**THE EXERCISE**
Starting from the line containing "Is the white", write out the rest of the entries exactly, through the final line, including nothing else.

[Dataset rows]
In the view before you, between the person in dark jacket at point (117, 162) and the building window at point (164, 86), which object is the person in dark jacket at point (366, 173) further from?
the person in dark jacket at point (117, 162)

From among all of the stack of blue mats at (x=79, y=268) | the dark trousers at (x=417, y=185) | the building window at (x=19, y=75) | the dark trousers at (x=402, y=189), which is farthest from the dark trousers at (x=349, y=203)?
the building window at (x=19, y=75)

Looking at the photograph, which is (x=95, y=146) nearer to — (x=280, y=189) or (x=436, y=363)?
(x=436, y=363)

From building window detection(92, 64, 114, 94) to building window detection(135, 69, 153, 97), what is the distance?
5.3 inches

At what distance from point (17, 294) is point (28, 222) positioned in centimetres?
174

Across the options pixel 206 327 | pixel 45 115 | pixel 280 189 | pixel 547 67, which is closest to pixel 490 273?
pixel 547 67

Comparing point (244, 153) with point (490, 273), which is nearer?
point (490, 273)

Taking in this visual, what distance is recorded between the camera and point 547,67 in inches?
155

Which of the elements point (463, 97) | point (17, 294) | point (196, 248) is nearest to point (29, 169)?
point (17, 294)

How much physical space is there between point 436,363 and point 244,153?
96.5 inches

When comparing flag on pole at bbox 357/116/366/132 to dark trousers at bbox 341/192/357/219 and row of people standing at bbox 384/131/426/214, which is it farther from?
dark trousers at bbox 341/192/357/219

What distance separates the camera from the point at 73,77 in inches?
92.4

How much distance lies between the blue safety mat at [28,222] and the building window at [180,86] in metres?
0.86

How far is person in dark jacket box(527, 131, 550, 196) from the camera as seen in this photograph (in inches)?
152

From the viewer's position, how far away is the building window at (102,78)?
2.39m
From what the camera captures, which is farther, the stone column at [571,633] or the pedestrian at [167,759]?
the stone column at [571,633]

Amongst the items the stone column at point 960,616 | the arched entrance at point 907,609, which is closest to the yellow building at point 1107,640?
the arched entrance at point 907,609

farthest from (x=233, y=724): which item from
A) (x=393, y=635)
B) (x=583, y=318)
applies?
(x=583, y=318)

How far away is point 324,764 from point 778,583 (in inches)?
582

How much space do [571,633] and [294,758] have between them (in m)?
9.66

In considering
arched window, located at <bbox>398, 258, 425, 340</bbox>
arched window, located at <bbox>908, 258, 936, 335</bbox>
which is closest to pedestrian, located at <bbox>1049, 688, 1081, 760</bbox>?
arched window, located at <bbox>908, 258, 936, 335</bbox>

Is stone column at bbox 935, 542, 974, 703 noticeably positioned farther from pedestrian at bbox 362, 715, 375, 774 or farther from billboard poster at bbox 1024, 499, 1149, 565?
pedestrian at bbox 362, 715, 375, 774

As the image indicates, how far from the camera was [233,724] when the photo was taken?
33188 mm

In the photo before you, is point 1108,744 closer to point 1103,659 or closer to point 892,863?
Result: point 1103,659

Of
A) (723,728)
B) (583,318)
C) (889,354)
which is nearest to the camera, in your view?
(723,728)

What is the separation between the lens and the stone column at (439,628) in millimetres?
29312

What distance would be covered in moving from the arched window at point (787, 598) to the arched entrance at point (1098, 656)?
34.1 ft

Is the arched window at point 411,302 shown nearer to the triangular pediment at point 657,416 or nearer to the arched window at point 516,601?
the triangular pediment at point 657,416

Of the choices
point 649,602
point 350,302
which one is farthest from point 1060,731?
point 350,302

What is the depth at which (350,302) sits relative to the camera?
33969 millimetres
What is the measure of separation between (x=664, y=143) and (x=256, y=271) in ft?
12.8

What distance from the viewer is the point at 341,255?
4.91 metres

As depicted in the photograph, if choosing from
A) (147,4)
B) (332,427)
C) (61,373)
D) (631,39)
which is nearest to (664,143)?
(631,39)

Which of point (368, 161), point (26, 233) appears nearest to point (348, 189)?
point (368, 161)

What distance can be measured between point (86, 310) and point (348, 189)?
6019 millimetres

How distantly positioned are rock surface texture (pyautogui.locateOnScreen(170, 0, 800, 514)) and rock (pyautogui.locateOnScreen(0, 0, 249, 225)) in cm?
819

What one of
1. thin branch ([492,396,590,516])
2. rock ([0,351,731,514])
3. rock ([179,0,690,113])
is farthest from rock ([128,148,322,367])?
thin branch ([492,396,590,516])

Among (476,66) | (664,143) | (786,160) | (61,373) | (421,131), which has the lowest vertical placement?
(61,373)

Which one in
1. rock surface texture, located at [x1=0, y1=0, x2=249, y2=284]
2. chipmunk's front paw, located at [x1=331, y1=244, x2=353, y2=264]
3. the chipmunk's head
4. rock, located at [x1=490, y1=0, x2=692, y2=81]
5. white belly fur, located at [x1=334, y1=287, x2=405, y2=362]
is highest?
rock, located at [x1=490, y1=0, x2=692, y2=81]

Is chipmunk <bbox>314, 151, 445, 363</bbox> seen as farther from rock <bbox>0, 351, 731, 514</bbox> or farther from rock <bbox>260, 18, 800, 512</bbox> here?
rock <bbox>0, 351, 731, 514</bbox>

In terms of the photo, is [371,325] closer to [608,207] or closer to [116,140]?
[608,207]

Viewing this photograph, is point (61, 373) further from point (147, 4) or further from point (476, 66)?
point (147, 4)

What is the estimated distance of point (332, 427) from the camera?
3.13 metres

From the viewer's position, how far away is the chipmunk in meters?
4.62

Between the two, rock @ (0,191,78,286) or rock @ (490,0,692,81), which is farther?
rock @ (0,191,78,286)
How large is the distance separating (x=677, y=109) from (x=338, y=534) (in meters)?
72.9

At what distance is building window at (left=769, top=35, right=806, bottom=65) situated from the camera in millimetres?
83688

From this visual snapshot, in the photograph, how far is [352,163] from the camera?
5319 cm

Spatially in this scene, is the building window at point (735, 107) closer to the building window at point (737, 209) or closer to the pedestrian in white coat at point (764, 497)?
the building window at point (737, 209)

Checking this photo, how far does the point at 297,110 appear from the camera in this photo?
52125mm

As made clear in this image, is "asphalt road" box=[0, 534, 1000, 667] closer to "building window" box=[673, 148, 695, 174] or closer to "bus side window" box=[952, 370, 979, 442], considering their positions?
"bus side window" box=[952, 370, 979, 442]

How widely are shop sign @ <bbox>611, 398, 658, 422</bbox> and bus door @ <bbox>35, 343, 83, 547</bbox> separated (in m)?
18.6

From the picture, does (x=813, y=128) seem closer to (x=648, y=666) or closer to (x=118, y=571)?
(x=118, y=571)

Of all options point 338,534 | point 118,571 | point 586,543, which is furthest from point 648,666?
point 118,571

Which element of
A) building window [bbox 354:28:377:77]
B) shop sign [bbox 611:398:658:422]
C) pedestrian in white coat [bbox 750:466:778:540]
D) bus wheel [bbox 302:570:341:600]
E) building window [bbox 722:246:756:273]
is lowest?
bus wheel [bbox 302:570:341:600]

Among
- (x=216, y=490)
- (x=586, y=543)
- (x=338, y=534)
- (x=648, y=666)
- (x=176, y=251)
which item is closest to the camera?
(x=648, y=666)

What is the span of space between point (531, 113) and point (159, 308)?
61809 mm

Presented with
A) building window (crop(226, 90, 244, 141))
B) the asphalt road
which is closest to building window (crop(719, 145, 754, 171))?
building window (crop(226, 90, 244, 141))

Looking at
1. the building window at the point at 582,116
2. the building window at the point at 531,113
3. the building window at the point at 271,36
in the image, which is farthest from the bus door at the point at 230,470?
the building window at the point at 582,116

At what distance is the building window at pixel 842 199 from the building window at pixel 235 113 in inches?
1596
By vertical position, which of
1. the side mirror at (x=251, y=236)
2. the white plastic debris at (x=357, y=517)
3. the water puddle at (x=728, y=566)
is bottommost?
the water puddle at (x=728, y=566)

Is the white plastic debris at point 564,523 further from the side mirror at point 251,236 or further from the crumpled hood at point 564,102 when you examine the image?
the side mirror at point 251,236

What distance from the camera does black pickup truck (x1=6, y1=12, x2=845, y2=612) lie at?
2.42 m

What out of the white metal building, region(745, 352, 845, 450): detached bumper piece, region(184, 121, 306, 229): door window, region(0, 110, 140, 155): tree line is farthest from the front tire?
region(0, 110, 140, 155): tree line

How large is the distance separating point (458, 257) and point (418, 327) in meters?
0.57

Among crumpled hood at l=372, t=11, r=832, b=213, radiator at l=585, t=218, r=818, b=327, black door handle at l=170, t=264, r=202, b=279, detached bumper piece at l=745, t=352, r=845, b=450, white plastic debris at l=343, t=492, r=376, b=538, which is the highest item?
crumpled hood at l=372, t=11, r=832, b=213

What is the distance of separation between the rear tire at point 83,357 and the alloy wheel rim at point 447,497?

**REPLY**
Is the white plastic debris at point 564,523 further from the side mirror at point 251,236 or further from the crumpled hood at point 564,102 when you examine the image?
the side mirror at point 251,236

What distance from the camera does black pickup truck (x1=6, y1=12, x2=845, y2=612) lie at?
2.42 m

What out of the white metal building, region(745, 352, 845, 450): detached bumper piece, region(184, 121, 306, 229): door window, region(0, 110, 140, 155): tree line is farthest from the front tire?
region(0, 110, 140, 155): tree line

How large is the distance separating point (458, 257) and point (418, 327) in meters?
0.57

Among crumpled hood at l=372, t=11, r=832, b=213, radiator at l=585, t=218, r=818, b=327, black door handle at l=170, t=264, r=202, b=279, detached bumper piece at l=745, t=352, r=845, b=450, white plastic debris at l=343, t=492, r=376, b=538, which is the highest item?
crumpled hood at l=372, t=11, r=832, b=213

What is the distance of separation between the rear tire at point 83,357 and the alloy wheel rim at point 447,497?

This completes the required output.